● **EXCERPT PROVIDED**:
Devices having at least one mixing feature with a substantially
nonplanar bottom profile may be employed as well. FIG. 3
illustrates, in cross-sectional schematic view, various examples of
devices similar to those depicted in FIGS. 1 and 2, except with
mixing features having a substantially nonplanar bottom profile.
FIG. 3A depicts a device having mixing features with a round bottom
profile. Such a bottom profile generally produces a single smooth
vortex. FIG. 3B depicts a device having mixing features with a
curved bottom profile. Vortices produced using such bottom profile
generally differ depending on the direction of relative movement
between the cover plate and the substrate. FIG. 3C depicts a device
having mixing features shaped to create a plurality of vortices at
specific locations in the mixing features.
Depending on the desired mixing performance, the substrate and the
cover plate of the inventive device may be arranged to control the
mixing action associated with the relative sliding motion of the
mixing features. More specifically, the mixing features may be
arranged to control mixing action. FIG. 4 depicts, in top through
view, six microdevices 1, each comprising a substrate 10 and a
cover plate 30 in linearly slidable relationship with respect to
each other, wherein the solid lines indicate features associated
with the cover plate 30, dotted lines indicate features associated
with the substrate 10, and arrows C and S indicate directions
toward which the cover plate 30 and the substrate 10 may move,
respectively. FIG. 4A depicts an exemplary microdevice in which the
terminal openings of the mixing features 16 and 36 are identical in
size and shape. In addition, the openings of the mixing features
may be moved transversely so as to coincide with and completely
overlap each other. FIG. 4B depicts an exemplary microdevice in
which the terminal openings of the mixing features 16 and 36 are
identical in size and shape, but are offset from each other. As a
result, each mixing feature is depicted having a shaded
nonoverlapping portion with respect to the other.

● **DATA**:
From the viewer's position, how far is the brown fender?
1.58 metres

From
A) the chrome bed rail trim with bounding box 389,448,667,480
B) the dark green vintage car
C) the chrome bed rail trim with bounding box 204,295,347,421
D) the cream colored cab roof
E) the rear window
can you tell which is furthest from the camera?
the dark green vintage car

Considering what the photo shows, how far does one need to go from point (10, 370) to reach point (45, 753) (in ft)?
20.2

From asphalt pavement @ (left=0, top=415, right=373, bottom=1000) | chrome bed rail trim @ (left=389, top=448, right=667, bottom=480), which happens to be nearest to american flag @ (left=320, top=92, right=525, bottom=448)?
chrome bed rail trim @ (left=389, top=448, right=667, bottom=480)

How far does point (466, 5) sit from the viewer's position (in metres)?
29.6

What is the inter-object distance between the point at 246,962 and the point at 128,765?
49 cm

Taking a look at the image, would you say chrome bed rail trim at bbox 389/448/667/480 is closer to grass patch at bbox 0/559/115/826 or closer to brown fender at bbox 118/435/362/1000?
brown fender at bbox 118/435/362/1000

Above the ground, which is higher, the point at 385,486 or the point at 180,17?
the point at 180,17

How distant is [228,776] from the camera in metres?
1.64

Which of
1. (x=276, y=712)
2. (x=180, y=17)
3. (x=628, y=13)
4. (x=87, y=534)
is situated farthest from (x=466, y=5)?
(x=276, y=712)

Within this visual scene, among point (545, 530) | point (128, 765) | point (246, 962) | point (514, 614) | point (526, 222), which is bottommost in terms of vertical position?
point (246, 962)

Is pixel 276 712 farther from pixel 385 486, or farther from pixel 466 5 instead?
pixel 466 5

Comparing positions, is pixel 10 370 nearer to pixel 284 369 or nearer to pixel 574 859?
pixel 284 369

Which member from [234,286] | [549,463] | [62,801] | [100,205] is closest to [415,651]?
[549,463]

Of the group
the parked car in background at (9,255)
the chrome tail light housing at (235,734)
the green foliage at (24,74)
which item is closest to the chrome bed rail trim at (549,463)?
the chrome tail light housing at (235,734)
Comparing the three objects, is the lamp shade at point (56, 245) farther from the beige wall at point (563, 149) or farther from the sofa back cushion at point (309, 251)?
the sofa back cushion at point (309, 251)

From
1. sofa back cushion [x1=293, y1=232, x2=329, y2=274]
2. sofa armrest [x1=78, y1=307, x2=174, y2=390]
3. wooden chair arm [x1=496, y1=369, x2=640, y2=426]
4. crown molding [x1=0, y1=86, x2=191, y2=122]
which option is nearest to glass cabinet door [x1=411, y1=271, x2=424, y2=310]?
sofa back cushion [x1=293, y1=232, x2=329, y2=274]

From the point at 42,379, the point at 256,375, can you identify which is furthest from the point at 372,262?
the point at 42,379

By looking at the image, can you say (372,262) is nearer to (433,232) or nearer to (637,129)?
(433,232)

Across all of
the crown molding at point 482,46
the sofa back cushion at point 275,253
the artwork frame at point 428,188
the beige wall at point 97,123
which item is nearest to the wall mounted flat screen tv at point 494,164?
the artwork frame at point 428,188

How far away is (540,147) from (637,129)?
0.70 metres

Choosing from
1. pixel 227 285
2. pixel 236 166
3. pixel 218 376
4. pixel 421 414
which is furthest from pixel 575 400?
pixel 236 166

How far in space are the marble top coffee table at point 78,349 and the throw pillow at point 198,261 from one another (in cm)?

● **PROBLEM SET**:
1 - In the passage on mixing features, what kind of vortex does a round bottom profile generally produce?
2 - Rewrite the mixing-features passage starting at "FIG. 3A depicts" and ending at "the mixing features.", swapping "curved" for "concave".
3 - Decide whether each statement agrees with the passage on mixing features, answering yes or no and quoting the words that settle it: (a) FIG. 4 shows six microdevices. (b) In FIG. 4B, the terminal openings of mixing features 16 and 36 differ in size and shape. (c) Dotted lines mark features associated with the cover plate.

● **EXPECTED ANSWERS**:
1 - A single smooth vortex.

2 -
FIG. 3A depicts a device having mixing features with a round bottom
profile. Such a bottom profile generally produces a single smooth
vortex. FIG. 3B depicts a device having mixing features with a
concave bottom profile. Vortices produced using such bottom profile
generally differ depending on the direction of relative movement
between the cover plate and the substrate. FIG. 3C depicts a device
having mixing features shaped to create a plurality of vortices at
specific locations in the mixing features.

3 -
(a) Yes: "six microdevices 1, each comprising a substrate 10 and a cover plate 30"
(b) No: "identical in size and shape, but are offset from each other"
(c) No: "dotted lines indicate features associated with the substrate 10"